Compõe o ambiente vários instrumentos musicais de percussão (xilofone, pandeiro,
tambores, sinos, cuicas, reco-recos, maracas, tringulos), de sopro (apitos, harmônicas de boca) e de
corda (citaras e ukuleles) para soltar a imaginação e desenvolver o gosto pela música.
Coreto da Oficina do Aprendiz.
Clínica veterinária
Figura 18 – Módulo Clínica Veterinária
Neste ambiente a criança veste o jaleco do veterinário e pode exercitar o cuidar de animais.
Há a disposição quatro compartimentos para hospedar os animais que esperam atendimento ou
que já foram tratados. Recriando o espaço de uma clínica veterinária a criança pode cuidar de
animais alimentando a fantasia do papel de médico veterinário.
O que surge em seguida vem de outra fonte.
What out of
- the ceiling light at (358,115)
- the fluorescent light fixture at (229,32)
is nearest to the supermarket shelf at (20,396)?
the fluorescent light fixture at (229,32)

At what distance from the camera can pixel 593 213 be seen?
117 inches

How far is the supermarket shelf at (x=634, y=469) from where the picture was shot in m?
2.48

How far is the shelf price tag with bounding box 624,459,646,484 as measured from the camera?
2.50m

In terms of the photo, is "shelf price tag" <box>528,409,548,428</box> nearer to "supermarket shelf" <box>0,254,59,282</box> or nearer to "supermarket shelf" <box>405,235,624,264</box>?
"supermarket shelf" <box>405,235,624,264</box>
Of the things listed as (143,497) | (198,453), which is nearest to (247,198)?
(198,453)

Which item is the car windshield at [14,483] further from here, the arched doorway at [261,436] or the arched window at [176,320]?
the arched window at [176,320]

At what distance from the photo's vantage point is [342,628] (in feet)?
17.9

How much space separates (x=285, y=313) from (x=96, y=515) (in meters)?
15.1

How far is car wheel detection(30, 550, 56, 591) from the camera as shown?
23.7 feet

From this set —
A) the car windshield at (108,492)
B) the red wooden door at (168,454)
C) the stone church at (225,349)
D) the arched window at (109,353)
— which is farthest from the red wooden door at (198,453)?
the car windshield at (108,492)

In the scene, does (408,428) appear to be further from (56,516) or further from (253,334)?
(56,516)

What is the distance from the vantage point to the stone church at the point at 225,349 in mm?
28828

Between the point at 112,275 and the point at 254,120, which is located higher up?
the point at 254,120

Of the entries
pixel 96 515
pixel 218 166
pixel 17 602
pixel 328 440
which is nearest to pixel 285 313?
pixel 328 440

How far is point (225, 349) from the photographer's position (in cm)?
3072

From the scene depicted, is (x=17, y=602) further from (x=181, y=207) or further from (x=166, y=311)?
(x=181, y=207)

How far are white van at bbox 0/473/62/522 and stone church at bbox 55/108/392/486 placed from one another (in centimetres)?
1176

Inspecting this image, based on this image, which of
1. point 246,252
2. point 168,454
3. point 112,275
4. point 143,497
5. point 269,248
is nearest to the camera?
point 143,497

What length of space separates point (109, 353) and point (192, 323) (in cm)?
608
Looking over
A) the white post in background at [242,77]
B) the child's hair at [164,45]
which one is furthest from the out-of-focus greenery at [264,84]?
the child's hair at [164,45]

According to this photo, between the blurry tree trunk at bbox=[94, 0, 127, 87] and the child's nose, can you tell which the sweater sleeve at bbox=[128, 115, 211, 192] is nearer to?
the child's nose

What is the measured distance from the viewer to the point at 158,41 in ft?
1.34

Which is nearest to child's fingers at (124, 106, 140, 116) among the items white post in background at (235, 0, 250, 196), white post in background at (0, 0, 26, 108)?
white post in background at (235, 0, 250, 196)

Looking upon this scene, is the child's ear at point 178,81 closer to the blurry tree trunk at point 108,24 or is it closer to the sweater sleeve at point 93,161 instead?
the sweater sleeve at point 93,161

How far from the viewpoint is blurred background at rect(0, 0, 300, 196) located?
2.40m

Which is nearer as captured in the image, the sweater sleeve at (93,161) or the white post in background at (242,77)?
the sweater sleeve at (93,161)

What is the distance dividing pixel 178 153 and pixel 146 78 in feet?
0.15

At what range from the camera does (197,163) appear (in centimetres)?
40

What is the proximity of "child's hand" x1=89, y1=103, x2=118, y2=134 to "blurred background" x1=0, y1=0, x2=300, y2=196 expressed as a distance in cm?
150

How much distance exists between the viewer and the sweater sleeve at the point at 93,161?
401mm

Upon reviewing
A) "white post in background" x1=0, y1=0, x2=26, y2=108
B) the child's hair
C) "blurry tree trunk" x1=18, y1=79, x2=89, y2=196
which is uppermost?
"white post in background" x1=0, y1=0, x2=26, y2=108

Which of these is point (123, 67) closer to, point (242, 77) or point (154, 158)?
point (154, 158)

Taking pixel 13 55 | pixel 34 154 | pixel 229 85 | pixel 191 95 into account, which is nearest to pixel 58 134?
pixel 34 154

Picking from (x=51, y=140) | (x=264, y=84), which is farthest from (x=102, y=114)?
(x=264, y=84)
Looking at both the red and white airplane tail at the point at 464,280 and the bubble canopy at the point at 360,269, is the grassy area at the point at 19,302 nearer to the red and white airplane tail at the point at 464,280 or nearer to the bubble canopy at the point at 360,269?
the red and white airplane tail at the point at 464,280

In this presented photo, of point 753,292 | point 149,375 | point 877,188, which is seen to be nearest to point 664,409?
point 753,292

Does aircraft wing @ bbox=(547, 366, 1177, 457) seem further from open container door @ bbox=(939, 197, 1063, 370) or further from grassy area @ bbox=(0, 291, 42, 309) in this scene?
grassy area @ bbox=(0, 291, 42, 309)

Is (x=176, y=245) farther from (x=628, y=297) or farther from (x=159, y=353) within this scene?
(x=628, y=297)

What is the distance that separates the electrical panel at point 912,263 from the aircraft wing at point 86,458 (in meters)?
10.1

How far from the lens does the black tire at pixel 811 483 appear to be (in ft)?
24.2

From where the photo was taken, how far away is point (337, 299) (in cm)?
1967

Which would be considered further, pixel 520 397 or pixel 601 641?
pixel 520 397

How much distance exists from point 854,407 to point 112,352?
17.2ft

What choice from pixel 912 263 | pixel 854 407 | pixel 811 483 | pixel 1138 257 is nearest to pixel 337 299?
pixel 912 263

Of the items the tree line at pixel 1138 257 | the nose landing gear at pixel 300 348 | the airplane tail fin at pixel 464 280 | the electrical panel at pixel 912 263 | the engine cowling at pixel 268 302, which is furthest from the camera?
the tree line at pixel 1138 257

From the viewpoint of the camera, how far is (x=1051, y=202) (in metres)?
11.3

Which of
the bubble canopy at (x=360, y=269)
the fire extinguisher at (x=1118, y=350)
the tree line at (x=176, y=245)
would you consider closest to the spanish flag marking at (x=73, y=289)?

O módulo é composto por maca de procedimento, bandeja de instrumentos , balança,
lavatório e bancada com secador. Além do jaleco, estetoscópio, seringa e remédios para cuidar da
saúde dos nossos bichinhos. Indicamos alguns animais com filhotes para que possam compor o
ambiente.
Fazenda
Figura 19 – Módulo Fazenda
A fazenda sempre faz parte do imaginário infantil, seja pela experiência de conhecer animais
e plantas ou mesmo por poder estar em um ambiente não tão comum para crianças criadas na
cidade. Neste módulo levamos à criança um espaço para contato com os animais comuns da
fazenda, para assim vivenciarem por meio da brincadeira esse tipo de rotina. O contato com
sementes de variadas plantas proporcionam o reconhecimento de diferentes espécies que poderão
fazer parte do seu ambiente e da sua alimentação.
Para este ambiente teremos um galinheiro em madeira de reflorestamento com galinhas de
pelúcia além de cercas para cavalos, vacas, porcos e demais animais de fazenda, sem esquecer da
casinha do cachorro e claro, o lago com peixes e varinhas de pescar. Além disso, um “sementário”e
painel ilustrativo com imagens e informações das plantas. Incluímos um jogo que se utiliza de
sementes naturais gigantes cuja dinâmica reproduz a vida agrária.
Hospital
Figura 20 – Módulo Hospital
O cuidado também é com as pessoas. Nesse espaço a criança pode cuidar dos outros como
se estivesse em um hospital, recriamos a ideia de um consultório com as peças básicas para um
atendimento ou para um pequeno curativo. O espaço permite a criança explorar uma brincadeira
de contato e cuidado do outro ser humano.
Espaço será composto por maca e escada de acesso, biombo, mesa e cadeira do médico e
cadeira do paciente. Jaleco para o médico, conjunto de instrumentos médicos feitos em madeira,
como estetoscópio, termômetro, seringa e régua de crescimento.